The Wise Qadhi

بِسۡمِ ٱللهِ ٱلرَّحۡمَـٰنِ ٱلرَّحِيمِ

Qadhi Iyas ibn Mu’awiyah ibn Qurrah al-Muzani (r.a.) was a tabi’in qadhi in the 2nd Century AH who lived in Basra.  He was renowned for his wit and intelligence.  He is a favourite in Arabic folk-lore.  Imam al-Maydani (r.a.) related a story about Qadhi Iyas (r.a.), where he once heard a dog bark and he declared that the beast was tied to the brink of a well; he judged so because the bark was followed by an echo.

Another time, two men came before him, the complainant claimed money received by the defendant who denied the debt.  Qadhi Iyas (r.a.) asked the plaintiff where he had given it, and was answered, “Under a certain tree.”

The qadhi told him to go there by way of refreshing his memory and, in his absence, asked the defendant if his adversary could have reached it.  “Not yet,” said the rogue, “it’s a long way off”; forgetting himself, and convicted himself by that answer.

Seeing three women act upon a sudden alarm, he said, “One of them is pregnant, another is nursing, and the third is a virgin.”  He explained his diagnosis as follows: “In time of danger, people lay their hands on what they most prize.  Now I saw the pregnant woman, in her flight, place her hand on her belly, which showed me she was with child; the nurse placed her hand on her bosom, whereby I knew that she was suckling, and the third covered her parts with her hand proving to me that she was a maiden.”

A man came to Qadhi Iyas (r.a.) and asked, “What is the ruling regarding wine?”

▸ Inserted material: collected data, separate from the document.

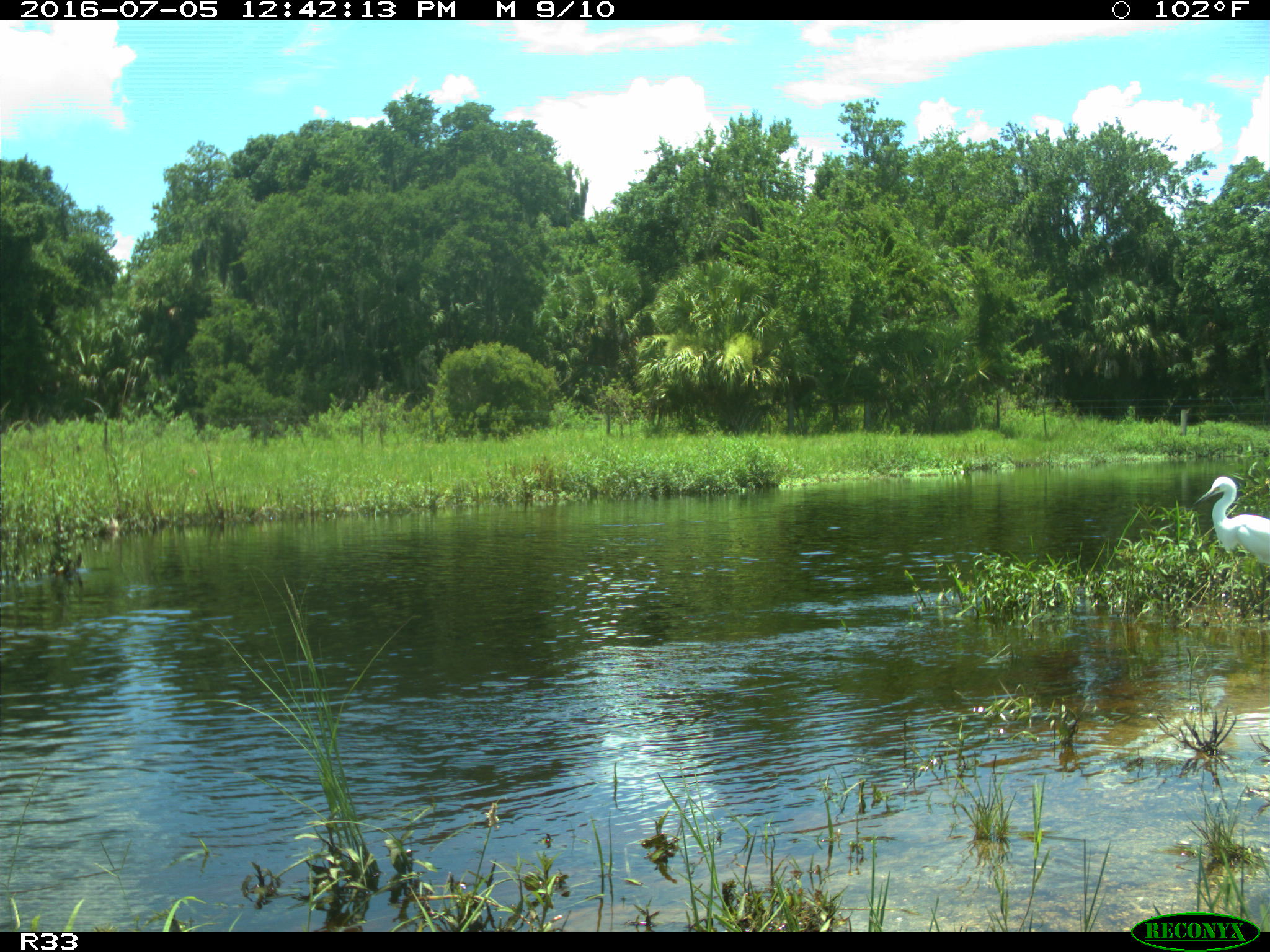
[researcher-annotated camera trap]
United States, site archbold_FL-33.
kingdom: Animalia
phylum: Chordata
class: Aves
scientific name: Aves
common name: birds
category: unidentified bird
Unidentified bird (birds) (Aves).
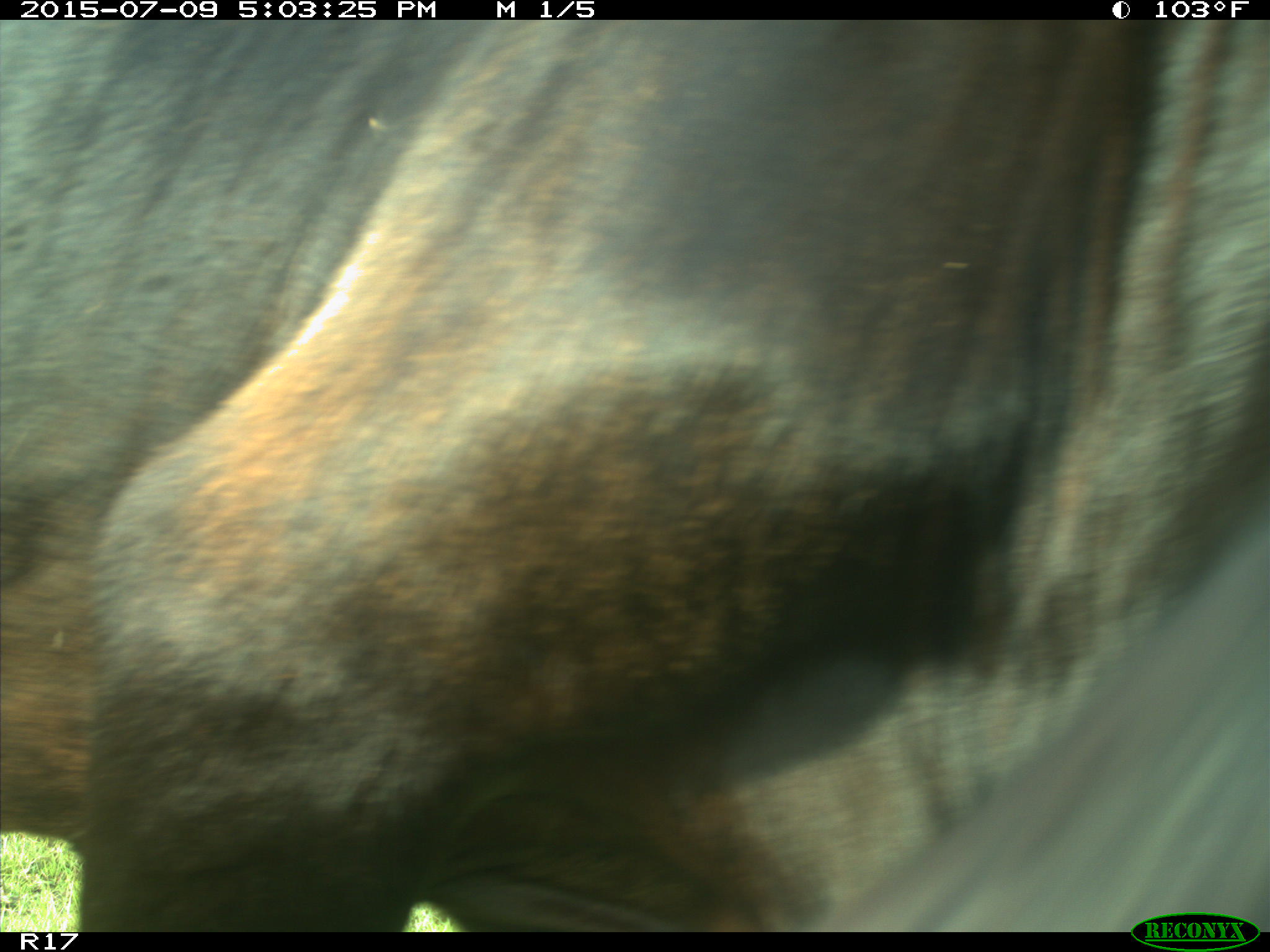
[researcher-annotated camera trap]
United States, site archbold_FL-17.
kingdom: Animalia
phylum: Chordata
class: Mammalia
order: Artiodactyla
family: Bovidae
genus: Bos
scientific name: Bos taurus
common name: domestic cow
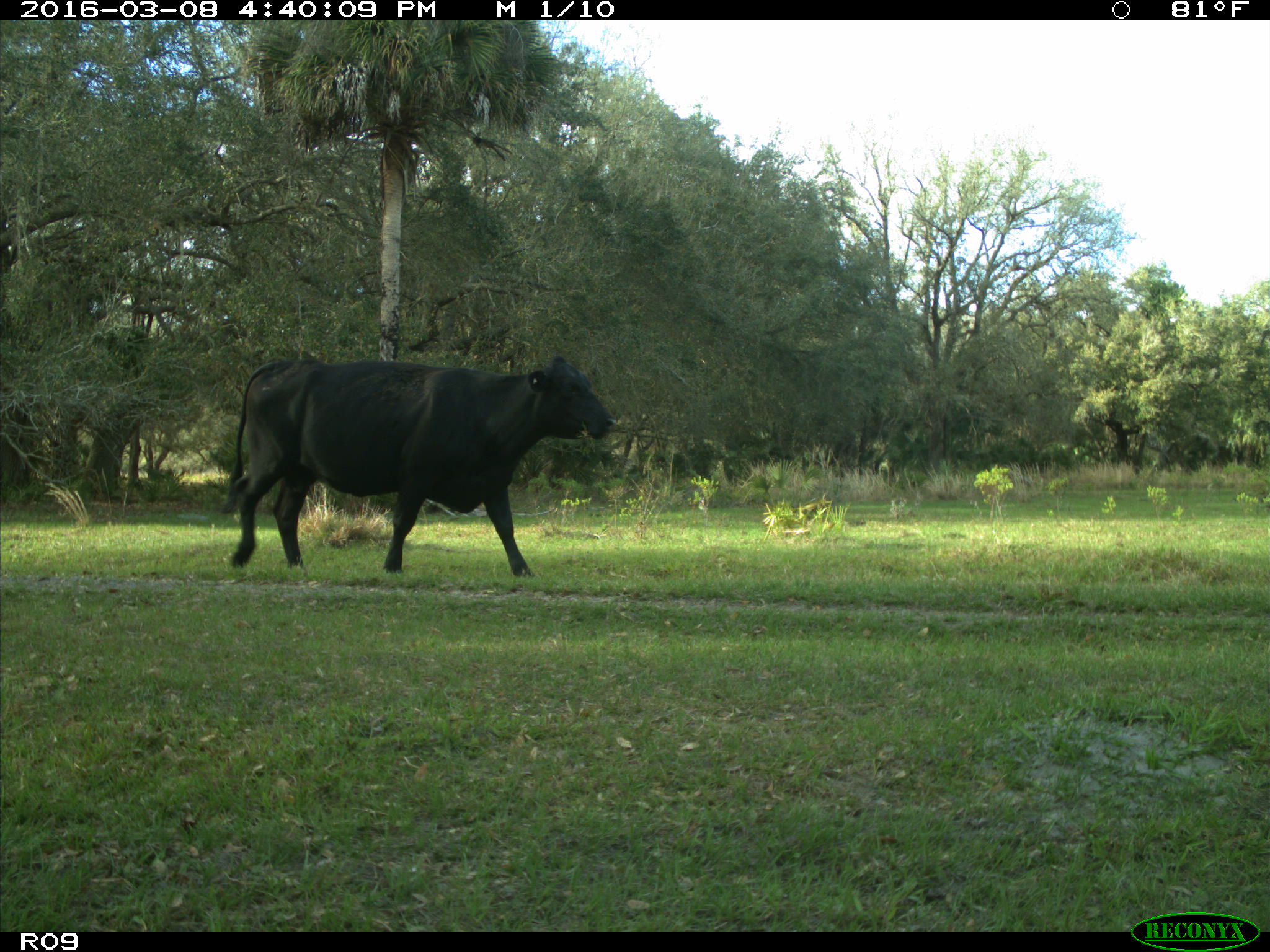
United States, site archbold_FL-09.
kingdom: Animalia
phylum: Chordata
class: Mammalia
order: Artiodactyla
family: Bovidae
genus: Bos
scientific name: Bos taurus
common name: domestic cow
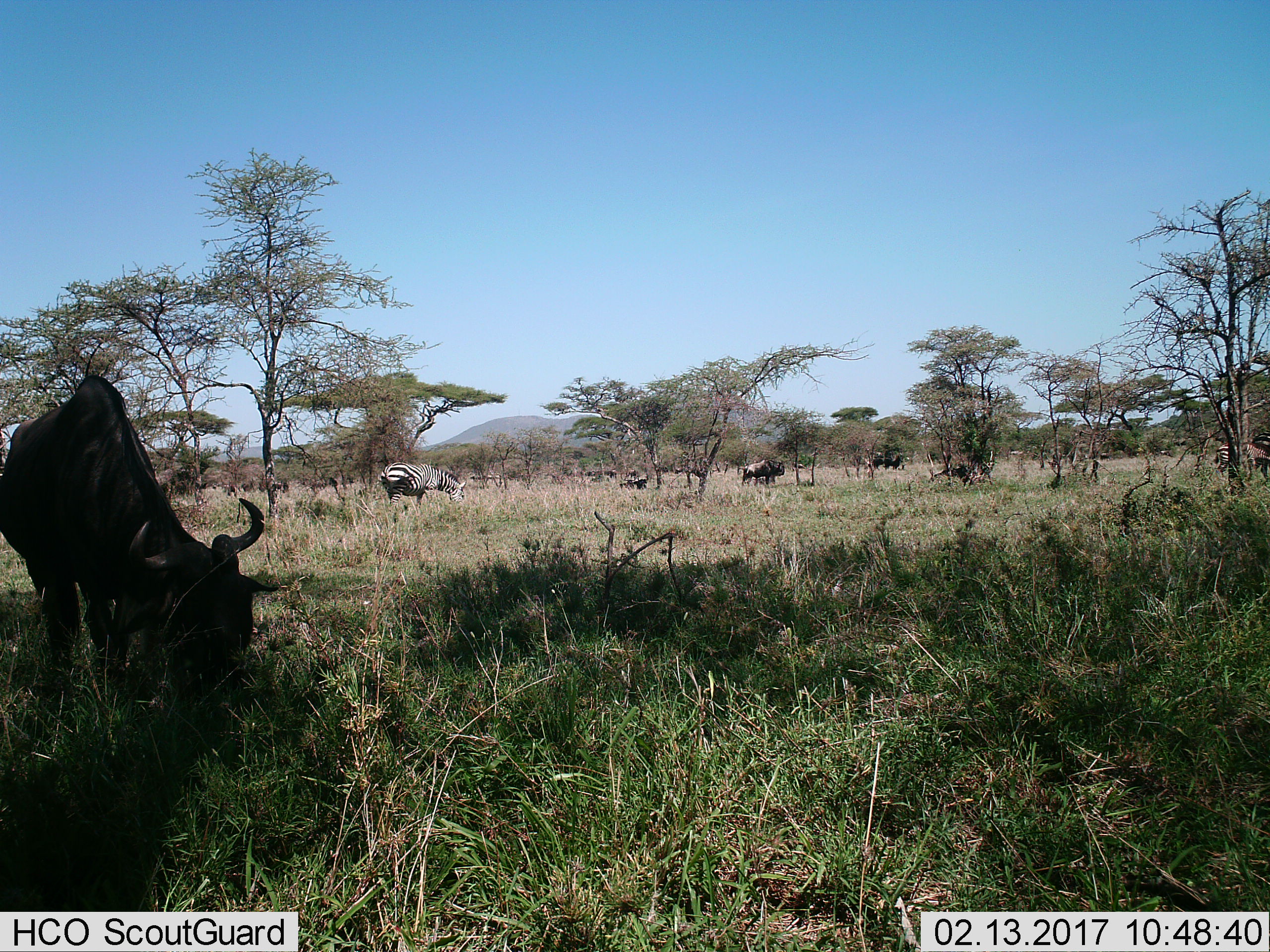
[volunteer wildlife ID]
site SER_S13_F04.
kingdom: Animalia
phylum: Chordata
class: Mammalia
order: Perissodactyla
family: Equidae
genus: Equus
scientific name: Equus quagga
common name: plains zebra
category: zebraplains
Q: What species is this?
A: Zebraplains (plains zebra) (Equus quagga).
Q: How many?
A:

Qadhi Iyas (r.a.) replied, “It is haram.”

The man then asked, “How about water?”

Qadhi Iyas (r.a.) replied, “It is halal.”

The man then asked, “How about dates and grapes?”

Qadhi Iyas (r.a.) replied, “They are halal.”

The man then thought himself clever and asked, “Why is it that all these ingredients are halal, and yet when you combine them, they become haram?”

Qadhi Iyas (r.a.) asked, by way of reply, “If I hit you with this handful of dirt, do you think it would hurt you?”

The man replied, “Of course not!”

Qadhi Iyas (r.a.) then asked, “How about if I hit you with this handful of straw?”

The man said, “It would not hurt me.”

Qadhi Iyas (r.a.) asked, “How about a handful of water?”

The man said, “It surely would not hurt me.”

Qadhi Iyas (r.a.) then asked, “How about if I mix them, and let them dry to become a brick, and then hit you with it, would it hurt you?”

The man replied, “It would not just hurt me; it might even kill me.”

Qadhi Iyas (r.a.) answered, “The same reasoning applies to what you asked me.”